■ Page ■
[START]
The horizon question

The supervisory transition is necessary but not sufficient. A regulatory architecture that meets international standards is the entry condition for credible participation in international capital markets, not the achievement itself. The achievement is the capital market that the regulatory architecture enables — its depth, its liquidity, its product range, its issuer base, its investor base, the institutional infrastructure that supports it, and the price at which Caribbean borrowers can access capital relative to their international comparators.

Five jurisdictions that completed equivalent transitions — Australia in 1998, the Netherlands in 2002, the United Kingdom in 2013, New Zealand in 2011, and South Africa in 2018 — provide a usable evidence base for what the decade after the cutover can produce. None transformed in the year following supervisory reform. All of them transformed in the decade following. The pattern is consistent enough to support a structured forecast: in years one to three the supervisory architecture matures and the new regulators’ credibility builds; in years four to seven the reformed market shows measurable depth and liquidity improvements; in years eight to ten it reaches a recognisable plateau of international competitiveness.

The Caribbean transition can follow that pattern, with two qualifications. The region begins from a smaller base than any comparator, which means the proportional gains can be larger but the absolute scale will remain modest. And the region operates across multiple sovereign jurisdictions rather than as a single market — a complication and an opportunity that the comparators did not face.

What follows is a structured account of what the decade after the cutover can produce, organised around five pillars of a capital market worthy of international capital. The pillars mirror the five categories of boardroom readiness in Article 11 — but lifted from the institutional level to the market level. They are: institutional depth, product breadth, investor diversification, supervisory credibility, and regional integration. Each can be assessed against the international evidence base. Each has identifiable milestones. Each has implications for what boards, regulators and policymakers should be working towards beyond the cutover itself.

Pillar 1: Institutional depth

Institutional depth is the foundation of every credible capital market. By institutional depth is meant the quantum of long-duration, professionally-managed capital domiciled in the market, available for primary issuance and secondary liquidity, and operating under the governance disciplines that international capital expects. The Caribbean has institutional capital. What the region has lacked is the regulatory architecture that channels that capital into market-based intermediation rather than into bank deposit and direct lending structures.

The pension fund sector across CARICOM holds assets that, if intermediated through a deeper capital market, could materially expand both primary issuance capacity and secondary trading liquidity. The insurance sector adds further long-duration capital. The credit union and cooperative sector, while smaller in asset terms, holds the savings of a substantial proportion of the Caribbean population. The collective investment scheme sector — unit trusts, mutual funds, ETFs — is the natural intermediation layer between retail savers and the listed market, and the layer that has been most constrained by the legacy framework.
[END]
■ Brief a ■
List each line of the records that contains the word "from", matching case exactly.
The records have nothing to do with the text.

■ Data records ■
[START]
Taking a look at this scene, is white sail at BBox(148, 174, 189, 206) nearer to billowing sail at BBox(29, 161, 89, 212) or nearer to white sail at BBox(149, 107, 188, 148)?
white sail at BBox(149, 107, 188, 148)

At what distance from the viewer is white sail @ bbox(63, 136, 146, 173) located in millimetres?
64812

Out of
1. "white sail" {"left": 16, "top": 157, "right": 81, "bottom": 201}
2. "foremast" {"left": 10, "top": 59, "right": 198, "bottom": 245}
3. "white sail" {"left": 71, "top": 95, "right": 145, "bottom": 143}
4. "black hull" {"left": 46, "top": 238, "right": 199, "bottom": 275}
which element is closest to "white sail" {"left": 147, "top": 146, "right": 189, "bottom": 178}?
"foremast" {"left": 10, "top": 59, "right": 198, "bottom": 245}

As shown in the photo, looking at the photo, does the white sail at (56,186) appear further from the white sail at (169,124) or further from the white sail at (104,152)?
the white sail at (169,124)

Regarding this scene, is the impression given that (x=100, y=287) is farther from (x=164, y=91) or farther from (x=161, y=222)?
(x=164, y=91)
[END]
[START]
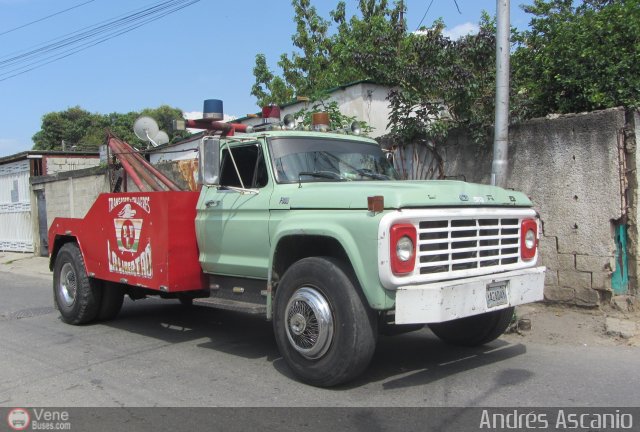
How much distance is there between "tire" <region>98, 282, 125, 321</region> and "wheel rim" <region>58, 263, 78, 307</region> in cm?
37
[END]
■ Brief b ■
Decide whether each statement agrees with the text on Caribbean capital markets, answering yes or no and quoting the words of the text that settle it: (i) South Africa completed its transition in 2018. (ii) The comparator jurisdictions transformed in the year following supervisory reform. (iii) The Caribbean region operates as a single market.

■ Task result a ■
At what distance from the viewer is white sail @ bbox(63, 136, 146, 173) located in millimetres?
As shown in the photo, looking at the photo, does the white sail at (56,186) appear further from the white sail at (169,124) or further from the white sail at (104,152)?
Regarding this scene, is the impression given that (x=100, y=287) is farther from (x=164, y=91) or farther from (x=161, y=222)?

■ Task result b ■
(i) Yes: "and South Africa in 2018"
(ii) No: "None transformed in the year following supervisory reform."
(iii) No: "the region operates across multiple sovereign jurisdictions rather than as a single market"